_Your objective:_ Reproduce the records below word for word, starting at their beginning and ending at the line that contains "Answer: [258,442] →", with both ends included. Leave the pictures out.
**********
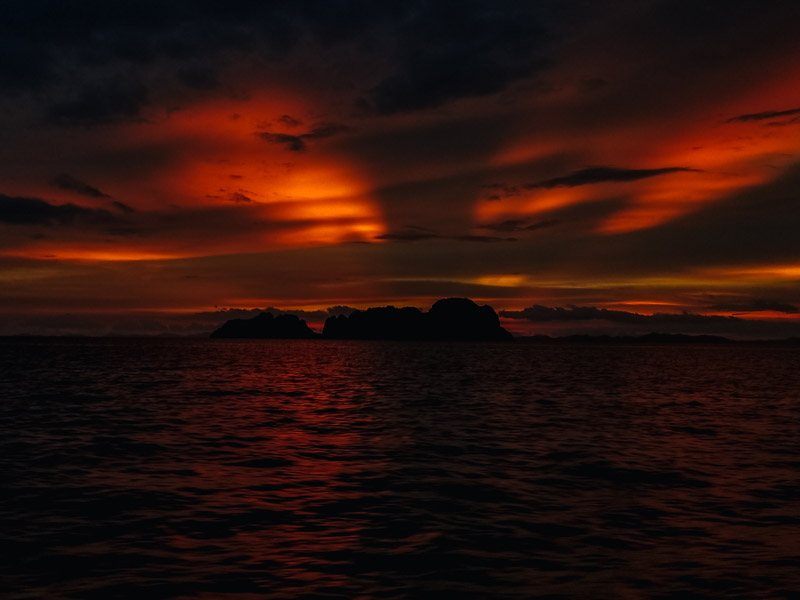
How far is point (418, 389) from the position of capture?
54625mm

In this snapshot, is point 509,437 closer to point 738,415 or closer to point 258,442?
point 258,442

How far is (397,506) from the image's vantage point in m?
16.3

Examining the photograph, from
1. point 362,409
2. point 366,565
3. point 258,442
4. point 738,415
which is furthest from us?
point 362,409

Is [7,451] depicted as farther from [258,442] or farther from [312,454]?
[312,454]

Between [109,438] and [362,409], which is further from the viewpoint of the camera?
[362,409]

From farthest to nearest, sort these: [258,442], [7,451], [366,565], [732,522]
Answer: [258,442] → [7,451] → [732,522] → [366,565]

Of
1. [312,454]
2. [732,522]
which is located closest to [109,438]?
[312,454]

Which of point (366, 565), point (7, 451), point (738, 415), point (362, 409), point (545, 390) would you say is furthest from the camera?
point (545, 390)

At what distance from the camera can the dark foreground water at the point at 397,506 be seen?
11.1 metres

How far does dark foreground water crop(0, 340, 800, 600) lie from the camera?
11.1 metres

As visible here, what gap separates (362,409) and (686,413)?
17300 mm

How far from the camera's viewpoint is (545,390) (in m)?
53.0

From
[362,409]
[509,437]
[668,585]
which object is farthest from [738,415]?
[668,585]

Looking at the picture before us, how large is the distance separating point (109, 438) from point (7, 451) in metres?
3.66
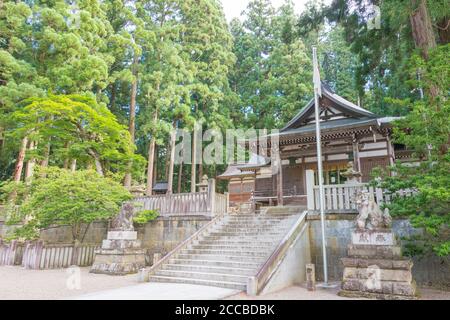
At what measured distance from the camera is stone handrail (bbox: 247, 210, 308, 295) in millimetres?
6898

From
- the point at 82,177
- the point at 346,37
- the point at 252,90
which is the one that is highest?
the point at 252,90

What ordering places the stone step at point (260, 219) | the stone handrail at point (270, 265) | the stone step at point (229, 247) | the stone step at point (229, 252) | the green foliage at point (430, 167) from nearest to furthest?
the green foliage at point (430, 167) < the stone handrail at point (270, 265) < the stone step at point (229, 252) < the stone step at point (229, 247) < the stone step at point (260, 219)

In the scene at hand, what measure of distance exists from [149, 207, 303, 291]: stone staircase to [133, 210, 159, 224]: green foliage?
2781mm

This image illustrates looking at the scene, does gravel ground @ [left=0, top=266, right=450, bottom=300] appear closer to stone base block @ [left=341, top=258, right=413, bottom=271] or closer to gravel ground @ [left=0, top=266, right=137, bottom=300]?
gravel ground @ [left=0, top=266, right=137, bottom=300]

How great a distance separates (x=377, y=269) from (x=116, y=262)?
8.09m

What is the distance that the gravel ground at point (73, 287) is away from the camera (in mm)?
6777

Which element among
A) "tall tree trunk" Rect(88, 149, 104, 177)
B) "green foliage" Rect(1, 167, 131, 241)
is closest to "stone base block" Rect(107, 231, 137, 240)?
"green foliage" Rect(1, 167, 131, 241)

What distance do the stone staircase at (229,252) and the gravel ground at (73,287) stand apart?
0.99 meters

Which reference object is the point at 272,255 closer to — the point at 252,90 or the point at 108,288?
the point at 108,288

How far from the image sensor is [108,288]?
7637mm

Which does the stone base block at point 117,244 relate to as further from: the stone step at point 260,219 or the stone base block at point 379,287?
the stone base block at point 379,287

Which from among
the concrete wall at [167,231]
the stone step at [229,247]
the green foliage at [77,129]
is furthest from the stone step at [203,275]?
the green foliage at [77,129]
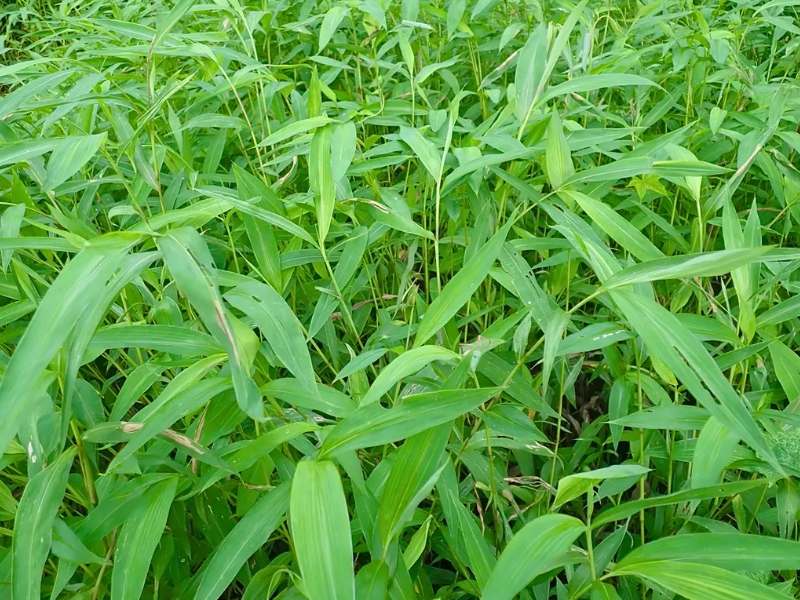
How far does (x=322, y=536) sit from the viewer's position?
1.17 feet

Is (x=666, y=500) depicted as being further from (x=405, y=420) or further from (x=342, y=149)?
(x=342, y=149)

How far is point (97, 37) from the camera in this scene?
117cm

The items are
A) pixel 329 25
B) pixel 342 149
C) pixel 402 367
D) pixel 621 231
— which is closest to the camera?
pixel 402 367

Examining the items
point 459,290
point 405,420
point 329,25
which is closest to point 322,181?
point 459,290

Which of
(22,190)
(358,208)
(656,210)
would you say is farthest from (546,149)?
(22,190)

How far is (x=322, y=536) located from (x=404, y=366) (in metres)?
0.13

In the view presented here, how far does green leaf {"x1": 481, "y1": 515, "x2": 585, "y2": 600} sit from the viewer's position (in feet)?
1.21

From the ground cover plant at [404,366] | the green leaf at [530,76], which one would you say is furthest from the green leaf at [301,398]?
the green leaf at [530,76]

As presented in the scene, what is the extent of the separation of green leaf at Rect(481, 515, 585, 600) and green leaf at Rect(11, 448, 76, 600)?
303mm

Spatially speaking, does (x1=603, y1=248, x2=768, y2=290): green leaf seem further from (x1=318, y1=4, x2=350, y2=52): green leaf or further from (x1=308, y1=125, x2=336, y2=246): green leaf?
(x1=318, y1=4, x2=350, y2=52): green leaf

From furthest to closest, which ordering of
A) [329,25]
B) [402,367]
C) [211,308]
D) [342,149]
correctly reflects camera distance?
[329,25] → [342,149] → [402,367] → [211,308]

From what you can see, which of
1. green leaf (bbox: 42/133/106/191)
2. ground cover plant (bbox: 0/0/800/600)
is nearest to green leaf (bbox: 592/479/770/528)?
ground cover plant (bbox: 0/0/800/600)

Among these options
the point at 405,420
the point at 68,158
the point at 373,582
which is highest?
the point at 68,158

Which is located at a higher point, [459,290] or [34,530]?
[459,290]
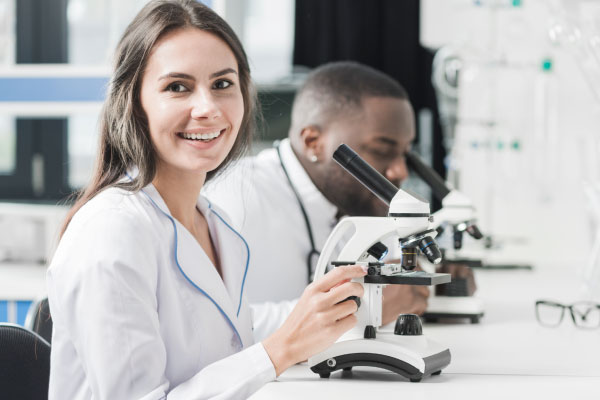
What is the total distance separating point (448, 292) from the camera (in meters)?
1.79

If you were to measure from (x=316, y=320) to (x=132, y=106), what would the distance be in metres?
0.45

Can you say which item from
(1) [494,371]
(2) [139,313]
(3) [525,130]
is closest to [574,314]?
(1) [494,371]

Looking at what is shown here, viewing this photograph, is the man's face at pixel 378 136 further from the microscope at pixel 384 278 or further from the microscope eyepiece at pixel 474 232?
the microscope at pixel 384 278

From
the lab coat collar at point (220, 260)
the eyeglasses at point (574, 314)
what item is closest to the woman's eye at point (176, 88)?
the lab coat collar at point (220, 260)

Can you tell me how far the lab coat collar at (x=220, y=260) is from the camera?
4.00ft

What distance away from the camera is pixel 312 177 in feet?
6.81

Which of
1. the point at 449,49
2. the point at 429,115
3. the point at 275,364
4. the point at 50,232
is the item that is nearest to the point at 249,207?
the point at 275,364

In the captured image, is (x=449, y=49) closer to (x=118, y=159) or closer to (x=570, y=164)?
(x=570, y=164)

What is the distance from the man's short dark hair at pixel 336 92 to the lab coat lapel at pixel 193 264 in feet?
2.79

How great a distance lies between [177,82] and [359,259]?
1.33 feet

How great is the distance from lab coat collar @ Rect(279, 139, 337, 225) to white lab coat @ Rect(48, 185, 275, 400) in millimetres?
782

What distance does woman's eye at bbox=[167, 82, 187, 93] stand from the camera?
1253 millimetres

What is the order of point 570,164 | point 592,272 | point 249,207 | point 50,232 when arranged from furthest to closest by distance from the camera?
point 570,164
point 50,232
point 592,272
point 249,207

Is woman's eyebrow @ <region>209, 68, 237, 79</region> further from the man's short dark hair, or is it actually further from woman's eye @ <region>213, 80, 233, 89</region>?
the man's short dark hair
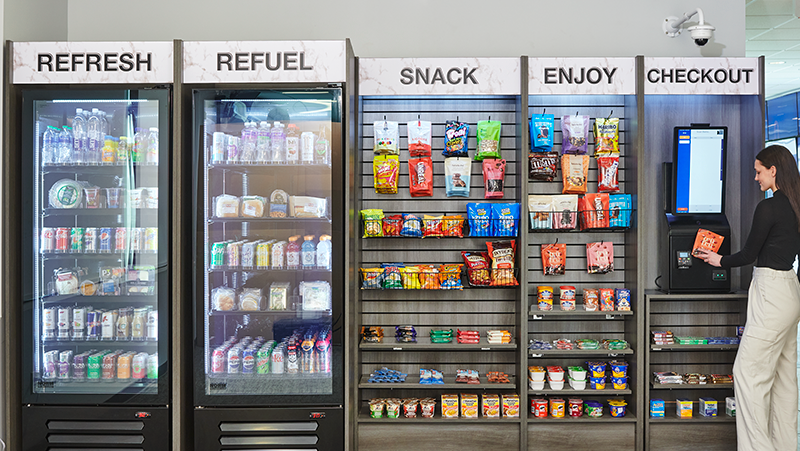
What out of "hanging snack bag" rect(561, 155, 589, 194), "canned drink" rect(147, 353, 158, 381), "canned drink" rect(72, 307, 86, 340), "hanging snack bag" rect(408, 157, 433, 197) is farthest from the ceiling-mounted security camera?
"canned drink" rect(72, 307, 86, 340)

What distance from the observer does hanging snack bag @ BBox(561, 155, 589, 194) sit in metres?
3.70

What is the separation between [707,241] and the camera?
11.6 feet

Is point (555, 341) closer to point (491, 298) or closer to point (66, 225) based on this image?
point (491, 298)

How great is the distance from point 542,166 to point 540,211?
33cm

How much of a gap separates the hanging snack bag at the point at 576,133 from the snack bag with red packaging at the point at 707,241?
948 mm

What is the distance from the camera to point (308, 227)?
3350 millimetres

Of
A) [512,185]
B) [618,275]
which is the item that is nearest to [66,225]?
[512,185]

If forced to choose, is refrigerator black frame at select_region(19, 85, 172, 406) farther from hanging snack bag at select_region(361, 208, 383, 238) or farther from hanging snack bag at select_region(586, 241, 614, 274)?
hanging snack bag at select_region(586, 241, 614, 274)

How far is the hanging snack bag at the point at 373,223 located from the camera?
3.62 m

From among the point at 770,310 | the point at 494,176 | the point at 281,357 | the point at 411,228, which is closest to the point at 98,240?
the point at 281,357

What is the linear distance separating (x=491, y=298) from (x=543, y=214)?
753mm

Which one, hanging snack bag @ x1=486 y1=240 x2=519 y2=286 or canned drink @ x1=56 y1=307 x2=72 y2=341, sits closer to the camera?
canned drink @ x1=56 y1=307 x2=72 y2=341

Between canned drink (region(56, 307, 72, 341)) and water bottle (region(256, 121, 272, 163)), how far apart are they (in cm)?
154

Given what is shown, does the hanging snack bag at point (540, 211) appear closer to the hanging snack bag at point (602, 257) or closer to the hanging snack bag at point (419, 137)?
the hanging snack bag at point (602, 257)
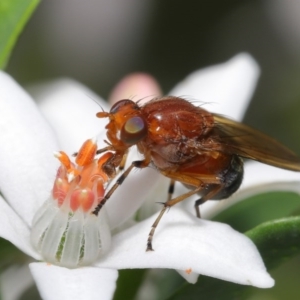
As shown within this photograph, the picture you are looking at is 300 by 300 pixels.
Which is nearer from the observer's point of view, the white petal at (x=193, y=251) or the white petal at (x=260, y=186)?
the white petal at (x=193, y=251)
**********
_Exercise response:_
How far is point (418, 389) from the position of capture?
54625mm

In this snapshot, is point 509,437 closer to point 738,415 or closer to point 258,442?
point 258,442

How far is (397,506) from the image's vantage point in m?
16.3

Examining the photograph, from
1. point 362,409
2. point 366,565
3. point 258,442
4. point 738,415
which is furthest from us?
point 362,409

Is [7,451] depicted as farther from [258,442] or farther from [312,454]?
[312,454]

Between [109,438] and [362,409], which is further from the viewpoint of the camera?
[362,409]

From farthest to nearest, sort these: [258,442], [7,451], [366,565], [732,522]
Answer: [258,442] → [7,451] → [732,522] → [366,565]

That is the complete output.